Apabila bank mengeluarkan garansi bank artinya bank membuat suatu pengakuan tertulis yang isinya bank penerbit mengikat diri kepada penerima jaminan dengan jangka waktu dan syarat-syarat tertentu, apabila di kemudian hari ternyata nasabahnya tidak memenuhi kewajibannya kepada si penerima jaminan.

Dasar hukum garansi bank adalah perjanjian penanggungan yang diatur dalam KUH perdata pasal 1820 s.d. 1850. Untuk menjamin kelangsungan garansi bank, penanggung mempunyai hak istimewa yang diberikan undang-undang, yaitu untuk memilih salah satu pasal: pasal 1831 KUH pasal perdata atau pasal 1832 KUH pasal perdata.

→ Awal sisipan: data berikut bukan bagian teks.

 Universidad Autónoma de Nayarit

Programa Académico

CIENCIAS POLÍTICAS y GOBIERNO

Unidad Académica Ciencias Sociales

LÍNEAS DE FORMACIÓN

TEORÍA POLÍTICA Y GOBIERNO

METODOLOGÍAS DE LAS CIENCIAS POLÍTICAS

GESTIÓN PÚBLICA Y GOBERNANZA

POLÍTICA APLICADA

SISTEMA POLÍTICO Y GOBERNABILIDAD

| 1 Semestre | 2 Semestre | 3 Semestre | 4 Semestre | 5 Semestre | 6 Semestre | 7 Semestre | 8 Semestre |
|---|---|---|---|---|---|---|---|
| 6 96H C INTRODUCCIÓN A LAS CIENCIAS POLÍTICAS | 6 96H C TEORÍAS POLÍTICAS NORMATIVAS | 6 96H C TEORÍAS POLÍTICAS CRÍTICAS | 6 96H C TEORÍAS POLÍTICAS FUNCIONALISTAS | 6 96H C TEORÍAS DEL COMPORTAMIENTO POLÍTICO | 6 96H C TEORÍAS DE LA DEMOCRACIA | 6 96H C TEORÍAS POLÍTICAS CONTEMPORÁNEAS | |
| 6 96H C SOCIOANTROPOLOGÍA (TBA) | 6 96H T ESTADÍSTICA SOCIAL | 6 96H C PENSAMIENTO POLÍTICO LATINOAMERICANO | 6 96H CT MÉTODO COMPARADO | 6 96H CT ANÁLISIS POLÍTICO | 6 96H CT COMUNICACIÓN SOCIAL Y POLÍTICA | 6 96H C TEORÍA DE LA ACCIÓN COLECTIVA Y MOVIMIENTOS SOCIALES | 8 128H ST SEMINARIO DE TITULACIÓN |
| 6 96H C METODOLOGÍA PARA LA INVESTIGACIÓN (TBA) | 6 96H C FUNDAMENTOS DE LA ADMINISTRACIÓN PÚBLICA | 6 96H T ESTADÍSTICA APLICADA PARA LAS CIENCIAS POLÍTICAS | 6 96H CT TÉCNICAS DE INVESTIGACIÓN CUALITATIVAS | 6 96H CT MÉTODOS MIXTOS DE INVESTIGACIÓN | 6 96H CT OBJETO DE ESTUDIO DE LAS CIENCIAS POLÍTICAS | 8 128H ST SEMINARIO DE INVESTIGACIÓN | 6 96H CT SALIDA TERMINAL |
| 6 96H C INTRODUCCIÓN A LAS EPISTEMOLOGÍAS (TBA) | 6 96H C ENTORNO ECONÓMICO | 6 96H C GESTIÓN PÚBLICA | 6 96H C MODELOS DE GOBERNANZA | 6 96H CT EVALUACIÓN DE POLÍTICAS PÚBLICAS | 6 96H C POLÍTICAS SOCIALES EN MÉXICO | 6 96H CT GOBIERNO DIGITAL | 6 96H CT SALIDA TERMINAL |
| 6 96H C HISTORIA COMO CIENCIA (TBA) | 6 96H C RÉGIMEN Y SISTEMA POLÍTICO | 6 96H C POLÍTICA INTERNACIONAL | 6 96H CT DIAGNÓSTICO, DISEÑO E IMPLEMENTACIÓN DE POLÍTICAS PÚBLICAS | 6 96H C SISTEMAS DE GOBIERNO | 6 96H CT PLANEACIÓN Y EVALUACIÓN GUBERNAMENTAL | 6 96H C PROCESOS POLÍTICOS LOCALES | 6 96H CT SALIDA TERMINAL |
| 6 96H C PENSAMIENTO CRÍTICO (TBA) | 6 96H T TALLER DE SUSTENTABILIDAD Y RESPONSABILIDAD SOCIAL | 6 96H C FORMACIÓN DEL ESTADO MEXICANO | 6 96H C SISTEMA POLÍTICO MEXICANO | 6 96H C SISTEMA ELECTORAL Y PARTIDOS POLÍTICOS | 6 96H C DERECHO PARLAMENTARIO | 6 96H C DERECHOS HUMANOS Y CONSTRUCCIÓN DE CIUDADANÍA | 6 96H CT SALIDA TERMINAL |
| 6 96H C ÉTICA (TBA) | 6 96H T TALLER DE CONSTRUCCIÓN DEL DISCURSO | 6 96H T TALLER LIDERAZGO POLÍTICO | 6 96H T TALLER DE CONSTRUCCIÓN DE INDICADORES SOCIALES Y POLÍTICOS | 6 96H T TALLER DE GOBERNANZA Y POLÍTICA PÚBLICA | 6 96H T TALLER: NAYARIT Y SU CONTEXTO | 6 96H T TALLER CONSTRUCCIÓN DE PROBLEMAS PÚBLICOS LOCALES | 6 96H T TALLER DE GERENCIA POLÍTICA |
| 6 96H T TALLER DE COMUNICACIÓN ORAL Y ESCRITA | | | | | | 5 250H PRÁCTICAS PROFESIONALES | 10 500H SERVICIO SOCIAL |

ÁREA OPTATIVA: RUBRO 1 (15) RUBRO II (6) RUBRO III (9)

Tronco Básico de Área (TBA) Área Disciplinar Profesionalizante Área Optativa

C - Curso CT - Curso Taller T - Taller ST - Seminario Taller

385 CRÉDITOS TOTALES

Pasal 1831 KUH pasal perdata: Pihak penanggung tidak diwajibkan membayar kepada pihak yang berpiutang, selain jika pihak yang berutang lalai. Benda-benda pihak yang berutang harus lebih dulu disita dan dijual untuk melunasi utangnya.

Pasal 1832 KUH pasal perdata: Pihak penanggung tidak dapat menuntut supaya benda-benda pihak yang berutang lebih dulu disita dan dijual untuk melunasi utangnya.